[Spatial reasoning dataset excerpts]
## BEGIN
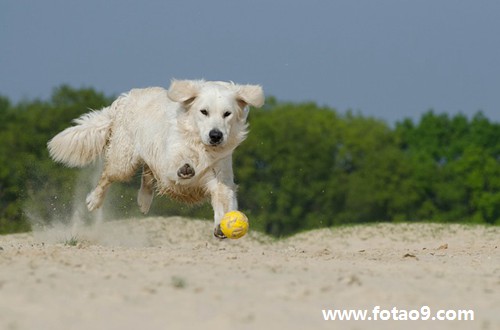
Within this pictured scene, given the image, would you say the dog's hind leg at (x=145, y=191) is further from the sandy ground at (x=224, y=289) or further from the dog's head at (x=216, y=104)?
the sandy ground at (x=224, y=289)

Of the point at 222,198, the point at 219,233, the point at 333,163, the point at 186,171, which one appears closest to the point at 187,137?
the point at 186,171

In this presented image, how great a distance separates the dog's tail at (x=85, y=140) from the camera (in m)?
15.8

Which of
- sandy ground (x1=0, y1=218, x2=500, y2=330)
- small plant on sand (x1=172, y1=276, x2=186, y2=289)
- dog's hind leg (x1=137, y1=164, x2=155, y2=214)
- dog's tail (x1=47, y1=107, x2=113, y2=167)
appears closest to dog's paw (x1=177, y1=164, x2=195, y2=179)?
sandy ground (x1=0, y1=218, x2=500, y2=330)

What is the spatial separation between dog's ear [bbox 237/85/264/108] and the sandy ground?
2210 mm

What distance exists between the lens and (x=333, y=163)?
222 feet

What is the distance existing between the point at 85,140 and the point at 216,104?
12.6 ft

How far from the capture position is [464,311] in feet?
24.7

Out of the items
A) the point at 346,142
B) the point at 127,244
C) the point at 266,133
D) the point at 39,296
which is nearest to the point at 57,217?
the point at 127,244

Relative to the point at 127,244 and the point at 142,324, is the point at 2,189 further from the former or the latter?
the point at 142,324

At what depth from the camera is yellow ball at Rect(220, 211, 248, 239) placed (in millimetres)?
12078

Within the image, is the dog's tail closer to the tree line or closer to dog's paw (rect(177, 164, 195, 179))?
dog's paw (rect(177, 164, 195, 179))

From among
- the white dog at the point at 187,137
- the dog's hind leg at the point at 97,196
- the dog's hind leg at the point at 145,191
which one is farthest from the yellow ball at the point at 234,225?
the dog's hind leg at the point at 97,196

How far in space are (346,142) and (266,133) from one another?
24.1ft

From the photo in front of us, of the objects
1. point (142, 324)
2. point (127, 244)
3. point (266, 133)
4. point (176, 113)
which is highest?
point (266, 133)
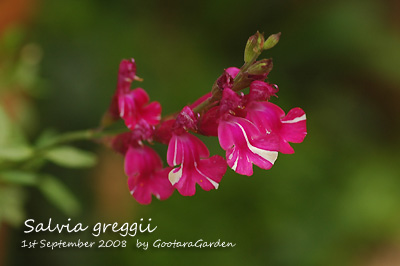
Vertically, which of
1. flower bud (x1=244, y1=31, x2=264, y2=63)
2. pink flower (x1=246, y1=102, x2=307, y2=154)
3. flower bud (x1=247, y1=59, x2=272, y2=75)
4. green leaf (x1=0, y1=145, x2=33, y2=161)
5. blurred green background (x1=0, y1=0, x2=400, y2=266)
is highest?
blurred green background (x1=0, y1=0, x2=400, y2=266)

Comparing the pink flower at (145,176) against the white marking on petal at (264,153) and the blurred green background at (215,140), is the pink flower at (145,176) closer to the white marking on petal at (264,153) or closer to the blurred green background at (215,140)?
the white marking on petal at (264,153)

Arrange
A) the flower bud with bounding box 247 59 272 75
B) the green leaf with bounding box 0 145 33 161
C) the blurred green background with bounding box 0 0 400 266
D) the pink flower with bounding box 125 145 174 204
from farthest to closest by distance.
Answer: the blurred green background with bounding box 0 0 400 266, the green leaf with bounding box 0 145 33 161, the pink flower with bounding box 125 145 174 204, the flower bud with bounding box 247 59 272 75

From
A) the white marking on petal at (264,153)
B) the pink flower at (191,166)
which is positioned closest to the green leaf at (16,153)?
the pink flower at (191,166)

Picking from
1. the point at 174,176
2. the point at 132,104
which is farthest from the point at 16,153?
the point at 174,176

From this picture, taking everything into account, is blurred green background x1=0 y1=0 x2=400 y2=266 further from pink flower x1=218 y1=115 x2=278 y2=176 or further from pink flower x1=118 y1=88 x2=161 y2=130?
pink flower x1=218 y1=115 x2=278 y2=176

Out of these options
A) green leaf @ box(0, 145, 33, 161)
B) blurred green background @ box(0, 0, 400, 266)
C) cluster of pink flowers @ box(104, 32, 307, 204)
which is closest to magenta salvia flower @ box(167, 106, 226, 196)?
cluster of pink flowers @ box(104, 32, 307, 204)

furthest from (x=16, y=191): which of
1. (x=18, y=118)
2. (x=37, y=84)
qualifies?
(x=37, y=84)

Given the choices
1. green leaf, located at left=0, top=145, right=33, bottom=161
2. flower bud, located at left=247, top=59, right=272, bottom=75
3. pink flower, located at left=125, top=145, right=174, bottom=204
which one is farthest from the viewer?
green leaf, located at left=0, top=145, right=33, bottom=161

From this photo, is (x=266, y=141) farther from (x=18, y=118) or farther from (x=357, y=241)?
(x=357, y=241)
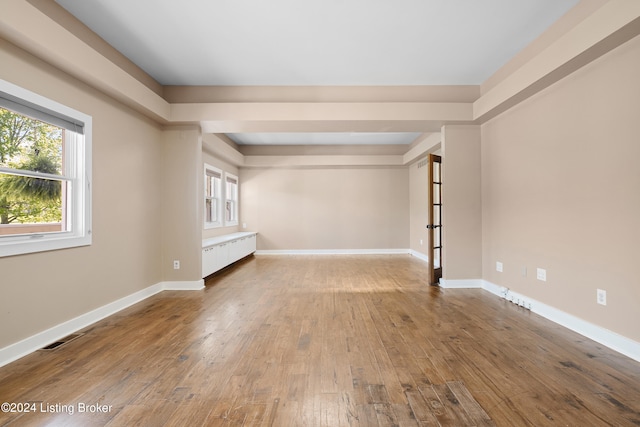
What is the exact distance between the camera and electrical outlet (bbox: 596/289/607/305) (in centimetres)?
Answer: 259

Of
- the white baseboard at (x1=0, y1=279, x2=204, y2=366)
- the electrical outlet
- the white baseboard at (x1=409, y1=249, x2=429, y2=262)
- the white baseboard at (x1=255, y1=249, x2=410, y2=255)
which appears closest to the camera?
the white baseboard at (x1=0, y1=279, x2=204, y2=366)

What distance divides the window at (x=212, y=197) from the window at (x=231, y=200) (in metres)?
0.41

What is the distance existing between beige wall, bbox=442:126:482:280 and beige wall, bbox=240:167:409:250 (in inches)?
143

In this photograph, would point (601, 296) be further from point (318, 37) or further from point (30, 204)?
point (30, 204)

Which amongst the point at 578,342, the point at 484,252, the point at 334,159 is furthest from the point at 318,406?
the point at 334,159

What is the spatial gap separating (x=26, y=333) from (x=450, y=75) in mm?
5162

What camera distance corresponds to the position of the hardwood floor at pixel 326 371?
1.65 metres

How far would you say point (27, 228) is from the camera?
2521 millimetres

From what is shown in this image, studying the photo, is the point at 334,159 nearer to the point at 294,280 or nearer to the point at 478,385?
the point at 294,280

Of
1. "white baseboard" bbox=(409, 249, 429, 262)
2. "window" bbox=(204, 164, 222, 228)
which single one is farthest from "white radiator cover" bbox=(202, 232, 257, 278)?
"white baseboard" bbox=(409, 249, 429, 262)

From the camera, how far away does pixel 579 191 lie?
284 cm

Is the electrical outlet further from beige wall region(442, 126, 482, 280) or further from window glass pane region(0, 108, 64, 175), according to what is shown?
window glass pane region(0, 108, 64, 175)

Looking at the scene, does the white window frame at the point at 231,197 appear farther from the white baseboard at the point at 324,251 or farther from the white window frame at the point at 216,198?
the white baseboard at the point at 324,251

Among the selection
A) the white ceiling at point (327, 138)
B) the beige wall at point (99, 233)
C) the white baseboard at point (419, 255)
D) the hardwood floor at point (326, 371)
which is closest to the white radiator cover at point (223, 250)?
the beige wall at point (99, 233)
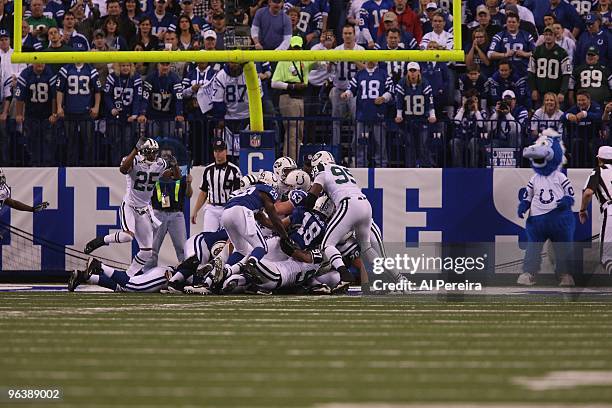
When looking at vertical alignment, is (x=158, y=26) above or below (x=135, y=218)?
above

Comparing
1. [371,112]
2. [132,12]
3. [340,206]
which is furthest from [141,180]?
[132,12]

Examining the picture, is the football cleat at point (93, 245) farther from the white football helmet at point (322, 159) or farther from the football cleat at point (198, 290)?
the white football helmet at point (322, 159)

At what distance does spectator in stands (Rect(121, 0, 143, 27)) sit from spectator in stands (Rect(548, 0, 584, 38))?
5.20 m

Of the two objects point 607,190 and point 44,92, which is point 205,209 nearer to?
point 44,92

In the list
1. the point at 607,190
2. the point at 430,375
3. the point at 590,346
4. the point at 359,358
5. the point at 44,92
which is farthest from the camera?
the point at 44,92

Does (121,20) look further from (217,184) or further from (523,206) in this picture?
(523,206)

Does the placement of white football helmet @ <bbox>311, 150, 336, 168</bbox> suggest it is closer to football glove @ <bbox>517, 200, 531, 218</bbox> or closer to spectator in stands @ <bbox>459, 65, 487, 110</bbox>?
football glove @ <bbox>517, 200, 531, 218</bbox>

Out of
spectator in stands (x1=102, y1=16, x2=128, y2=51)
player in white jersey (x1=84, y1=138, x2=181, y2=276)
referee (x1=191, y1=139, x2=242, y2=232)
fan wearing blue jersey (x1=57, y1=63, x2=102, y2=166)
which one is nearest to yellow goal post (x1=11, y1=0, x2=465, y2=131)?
player in white jersey (x1=84, y1=138, x2=181, y2=276)

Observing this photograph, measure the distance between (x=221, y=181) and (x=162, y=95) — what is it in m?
1.72

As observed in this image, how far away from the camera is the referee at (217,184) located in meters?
15.1

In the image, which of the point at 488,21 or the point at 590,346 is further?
the point at 488,21

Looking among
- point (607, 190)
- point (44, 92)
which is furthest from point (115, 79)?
point (607, 190)

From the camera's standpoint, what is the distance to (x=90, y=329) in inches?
347

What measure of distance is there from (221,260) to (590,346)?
5725 millimetres
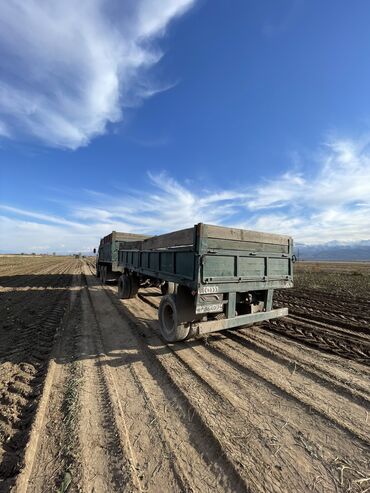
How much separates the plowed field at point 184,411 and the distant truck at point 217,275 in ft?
1.90

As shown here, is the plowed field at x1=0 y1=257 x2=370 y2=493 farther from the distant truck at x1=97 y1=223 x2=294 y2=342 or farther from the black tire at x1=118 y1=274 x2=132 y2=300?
the black tire at x1=118 y1=274 x2=132 y2=300

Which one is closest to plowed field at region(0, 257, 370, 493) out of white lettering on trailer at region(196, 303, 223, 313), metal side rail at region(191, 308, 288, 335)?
metal side rail at region(191, 308, 288, 335)

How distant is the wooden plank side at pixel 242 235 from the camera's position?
15.1 ft

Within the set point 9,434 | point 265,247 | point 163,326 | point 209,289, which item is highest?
point 265,247

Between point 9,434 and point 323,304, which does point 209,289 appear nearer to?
point 9,434

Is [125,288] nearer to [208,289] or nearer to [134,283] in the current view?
[134,283]

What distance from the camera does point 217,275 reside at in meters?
4.71

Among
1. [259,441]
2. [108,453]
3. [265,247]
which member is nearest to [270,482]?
[259,441]

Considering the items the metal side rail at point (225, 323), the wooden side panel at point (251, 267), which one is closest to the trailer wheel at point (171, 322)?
the metal side rail at point (225, 323)

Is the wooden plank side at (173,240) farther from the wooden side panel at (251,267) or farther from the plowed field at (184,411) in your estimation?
the plowed field at (184,411)

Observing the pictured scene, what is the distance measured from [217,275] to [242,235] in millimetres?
1008

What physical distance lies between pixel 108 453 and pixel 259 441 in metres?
1.47

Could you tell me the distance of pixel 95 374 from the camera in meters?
4.00

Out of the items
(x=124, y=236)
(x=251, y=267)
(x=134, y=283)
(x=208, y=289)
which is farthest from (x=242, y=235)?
(x=124, y=236)
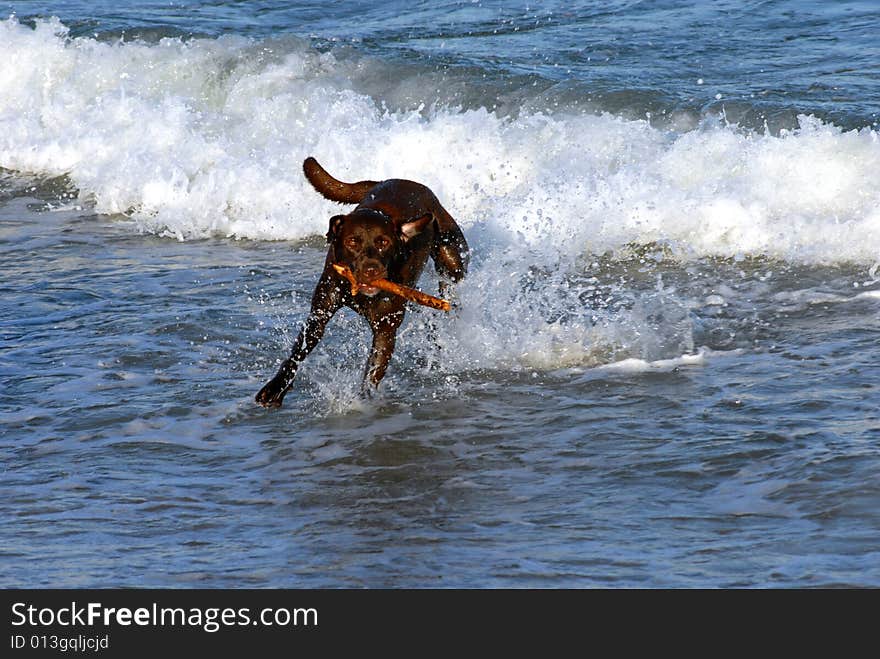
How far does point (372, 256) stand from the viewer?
702cm

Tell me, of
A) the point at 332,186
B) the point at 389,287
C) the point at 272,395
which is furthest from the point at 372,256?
the point at 332,186

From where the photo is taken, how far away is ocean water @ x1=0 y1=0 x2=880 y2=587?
224 inches

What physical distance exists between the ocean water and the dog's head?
0.84 m

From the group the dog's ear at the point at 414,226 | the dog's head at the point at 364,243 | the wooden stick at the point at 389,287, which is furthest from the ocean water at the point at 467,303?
the dog's ear at the point at 414,226

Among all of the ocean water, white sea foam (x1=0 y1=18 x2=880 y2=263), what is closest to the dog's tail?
the ocean water

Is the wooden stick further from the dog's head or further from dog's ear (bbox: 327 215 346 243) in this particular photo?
dog's ear (bbox: 327 215 346 243)

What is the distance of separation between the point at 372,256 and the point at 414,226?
0.30 metres

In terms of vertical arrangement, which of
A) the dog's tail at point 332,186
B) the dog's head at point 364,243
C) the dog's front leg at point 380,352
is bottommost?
the dog's front leg at point 380,352

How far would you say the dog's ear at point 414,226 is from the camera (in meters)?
7.14

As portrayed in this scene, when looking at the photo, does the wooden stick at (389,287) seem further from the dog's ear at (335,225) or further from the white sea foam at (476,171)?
the white sea foam at (476,171)

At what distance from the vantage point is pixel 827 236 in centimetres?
1000

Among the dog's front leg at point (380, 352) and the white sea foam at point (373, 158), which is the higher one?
the white sea foam at point (373, 158)
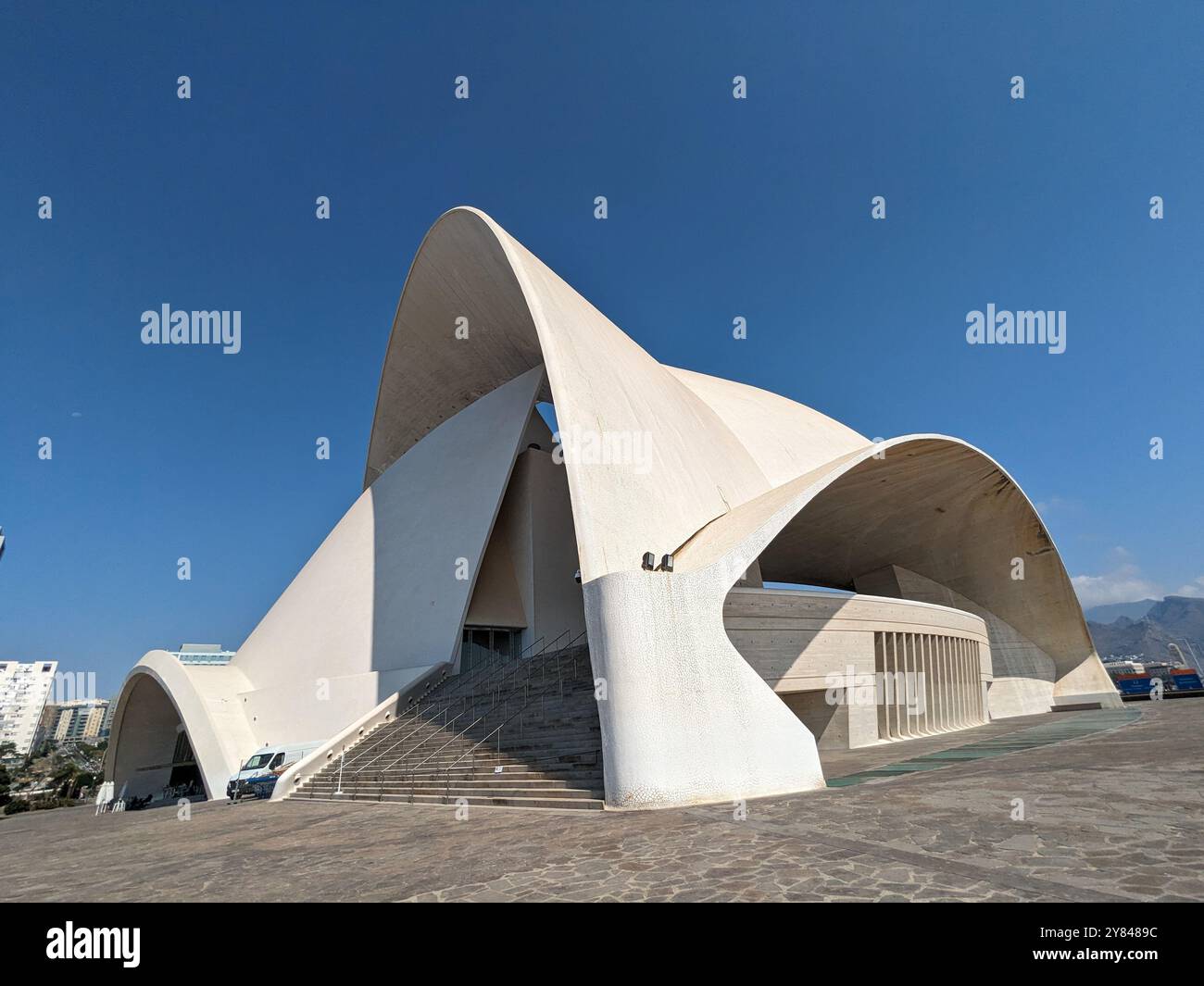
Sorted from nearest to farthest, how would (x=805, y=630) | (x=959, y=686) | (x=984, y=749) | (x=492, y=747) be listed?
(x=492, y=747)
(x=984, y=749)
(x=805, y=630)
(x=959, y=686)

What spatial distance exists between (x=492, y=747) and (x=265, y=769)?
290 inches

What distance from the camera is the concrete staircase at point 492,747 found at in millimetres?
10703

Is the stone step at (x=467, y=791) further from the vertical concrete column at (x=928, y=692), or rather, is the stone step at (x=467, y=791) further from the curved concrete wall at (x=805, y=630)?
the vertical concrete column at (x=928, y=692)

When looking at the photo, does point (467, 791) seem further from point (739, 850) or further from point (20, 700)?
point (20, 700)

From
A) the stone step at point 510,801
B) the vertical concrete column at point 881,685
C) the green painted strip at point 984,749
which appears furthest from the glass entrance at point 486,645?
the green painted strip at point 984,749

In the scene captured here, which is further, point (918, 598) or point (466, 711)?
point (918, 598)

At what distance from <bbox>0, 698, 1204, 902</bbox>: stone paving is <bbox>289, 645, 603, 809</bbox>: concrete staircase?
97 centimetres

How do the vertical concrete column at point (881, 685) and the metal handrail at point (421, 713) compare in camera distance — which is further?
the vertical concrete column at point (881, 685)

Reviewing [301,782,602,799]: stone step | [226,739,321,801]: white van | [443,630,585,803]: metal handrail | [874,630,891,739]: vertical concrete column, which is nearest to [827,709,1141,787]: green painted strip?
[874,630,891,739]: vertical concrete column

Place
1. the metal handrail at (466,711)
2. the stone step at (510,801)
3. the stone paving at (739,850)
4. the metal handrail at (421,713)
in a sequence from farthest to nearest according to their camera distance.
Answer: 1. the metal handrail at (421,713)
2. the metal handrail at (466,711)
3. the stone step at (510,801)
4. the stone paving at (739,850)

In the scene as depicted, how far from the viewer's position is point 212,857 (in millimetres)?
7641

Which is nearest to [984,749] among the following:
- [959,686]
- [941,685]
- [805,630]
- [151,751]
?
[805,630]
## END
▶ _Requirements_
Starting with the line that contains "In the scene captured", print each line through the last one in the listing. Include both end lines and add nothing.

▶ _Task answer_
In the scene captured here, which is further, point (918, 598) or point (466, 711)?
point (918, 598)

At what distance from <bbox>0, 698, 1204, 902</bbox>: stone paving is <bbox>289, 645, 603, 809</bbox>: concrete staircase?
97 centimetres

How do the vertical concrete column at point (881, 685) and the metal handrail at point (421, 713) compare in camera distance — which is further?
the vertical concrete column at point (881, 685)

Reviewing [301,782,602,799]: stone step | [226,739,321,801]: white van | [443,630,585,803]: metal handrail | [874,630,891,739]: vertical concrete column, which is nearest to [827,709,1141,787]: green painted strip?
[874,630,891,739]: vertical concrete column

Place
1. the metal handrail at (466,711)
2. the stone step at (510,801)
3. the stone paving at (739,850)
4. the metal handrail at (421,713)
in a sequence from farthest to nearest according to their camera distance.
Answer: 1. the metal handrail at (421,713)
2. the metal handrail at (466,711)
3. the stone step at (510,801)
4. the stone paving at (739,850)

In the scene as depicted, how far from the viewer's position is point 212,857 (in millimetres)?
7641

Which is nearest to [984,749] among the following:
- [959,686]
- [941,685]
- [805,630]
- [151,751]
?
[805,630]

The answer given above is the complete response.